In November, output growth worsened in two of the three main industrial sectors (utilities and mining). The plunge in the former (-4.6% YoY, the highest since February) was the main trigger for IP weakening last month, with the warmer weather and an unfavourable working day difference to blame. Moreover, the latter printed a slowdown to 1.1% YoY growth, as the improvement in coal and oil production was unable to offset the broader weakness in gas output (stemming from a decline in local demand as gas exports rose to 17% YoY).
At the same time, despite November having one less working day this year than last, the pace of decline in manufacturing output, which accounts for the bulk of industrial production, slowed to -0.5% (from -1.1% WDA YoY in October) with several manufacturing sub-sectors showed stronger activity, including food, pipes, crude oil distillation, construction-related materials.
On balance, technical factors distorted the still weak (but not weakening) underlying picture. We note that our FY13 forecasts of 0.2% YoY now look a bit encouraging.
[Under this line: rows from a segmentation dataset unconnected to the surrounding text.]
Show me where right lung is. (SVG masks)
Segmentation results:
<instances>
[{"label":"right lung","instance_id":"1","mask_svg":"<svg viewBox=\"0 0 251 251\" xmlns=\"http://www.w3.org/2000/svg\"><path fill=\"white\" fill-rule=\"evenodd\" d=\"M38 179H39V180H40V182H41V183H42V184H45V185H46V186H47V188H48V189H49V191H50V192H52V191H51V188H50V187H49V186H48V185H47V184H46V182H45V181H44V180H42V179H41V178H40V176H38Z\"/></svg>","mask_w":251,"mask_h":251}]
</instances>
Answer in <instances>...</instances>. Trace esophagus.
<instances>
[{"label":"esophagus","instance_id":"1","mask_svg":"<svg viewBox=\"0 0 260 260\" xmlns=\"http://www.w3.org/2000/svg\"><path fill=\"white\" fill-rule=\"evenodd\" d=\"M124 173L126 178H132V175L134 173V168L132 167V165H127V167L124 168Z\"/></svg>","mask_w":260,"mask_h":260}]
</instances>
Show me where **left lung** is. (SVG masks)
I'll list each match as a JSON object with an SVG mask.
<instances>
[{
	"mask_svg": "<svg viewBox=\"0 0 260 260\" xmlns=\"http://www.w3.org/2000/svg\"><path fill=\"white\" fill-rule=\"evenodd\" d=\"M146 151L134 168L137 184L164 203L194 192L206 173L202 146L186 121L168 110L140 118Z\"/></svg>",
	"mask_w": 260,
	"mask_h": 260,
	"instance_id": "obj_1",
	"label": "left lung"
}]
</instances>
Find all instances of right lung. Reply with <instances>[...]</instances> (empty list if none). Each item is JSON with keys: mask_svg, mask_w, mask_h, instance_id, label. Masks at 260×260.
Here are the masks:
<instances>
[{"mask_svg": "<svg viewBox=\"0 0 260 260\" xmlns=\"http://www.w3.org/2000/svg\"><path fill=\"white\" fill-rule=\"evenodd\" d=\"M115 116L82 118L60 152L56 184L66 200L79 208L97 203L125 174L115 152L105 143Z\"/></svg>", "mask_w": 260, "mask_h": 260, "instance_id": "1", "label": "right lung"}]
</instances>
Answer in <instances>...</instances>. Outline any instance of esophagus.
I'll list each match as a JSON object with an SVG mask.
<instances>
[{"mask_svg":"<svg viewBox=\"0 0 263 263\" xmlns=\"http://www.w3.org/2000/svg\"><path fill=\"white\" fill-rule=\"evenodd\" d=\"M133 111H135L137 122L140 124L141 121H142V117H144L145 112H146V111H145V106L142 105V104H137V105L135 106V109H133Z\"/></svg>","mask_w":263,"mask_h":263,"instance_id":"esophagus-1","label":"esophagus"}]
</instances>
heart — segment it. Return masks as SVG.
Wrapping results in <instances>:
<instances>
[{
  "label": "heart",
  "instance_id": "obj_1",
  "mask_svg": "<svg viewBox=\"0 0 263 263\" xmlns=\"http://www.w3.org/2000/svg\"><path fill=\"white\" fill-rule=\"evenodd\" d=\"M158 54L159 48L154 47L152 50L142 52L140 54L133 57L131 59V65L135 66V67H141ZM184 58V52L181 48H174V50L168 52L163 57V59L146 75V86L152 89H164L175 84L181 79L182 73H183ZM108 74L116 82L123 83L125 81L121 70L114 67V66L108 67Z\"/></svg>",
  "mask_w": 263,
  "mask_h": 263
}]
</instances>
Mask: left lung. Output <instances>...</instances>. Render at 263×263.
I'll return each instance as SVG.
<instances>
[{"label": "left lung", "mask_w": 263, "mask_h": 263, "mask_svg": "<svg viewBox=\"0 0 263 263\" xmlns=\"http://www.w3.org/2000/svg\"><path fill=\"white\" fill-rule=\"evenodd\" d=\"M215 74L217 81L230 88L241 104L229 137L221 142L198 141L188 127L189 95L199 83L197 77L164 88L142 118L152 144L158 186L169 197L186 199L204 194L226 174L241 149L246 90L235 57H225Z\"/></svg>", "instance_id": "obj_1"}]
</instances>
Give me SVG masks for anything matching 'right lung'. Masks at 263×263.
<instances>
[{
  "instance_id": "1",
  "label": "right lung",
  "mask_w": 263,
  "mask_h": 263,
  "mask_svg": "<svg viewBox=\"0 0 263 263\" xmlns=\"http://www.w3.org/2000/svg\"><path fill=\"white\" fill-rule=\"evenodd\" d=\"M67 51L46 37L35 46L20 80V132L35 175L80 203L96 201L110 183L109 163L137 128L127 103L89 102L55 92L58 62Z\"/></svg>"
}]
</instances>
The falls in production of 0.1% MoM SA and 0.6% YoY (calendar-adjusted) in November would come as another disappointment to both Russian policymakers and us (earlier this year, the former had been expecting a turnaround in the economy before the end of 2013). However, GDP growth has been boosted in recent months by a pick-up in agriculture (on the poor harvest last year), in our view. In terms of policy, though, this would not shake the current mix of a rather tight fiscal stance and backward-looking monetary pattern.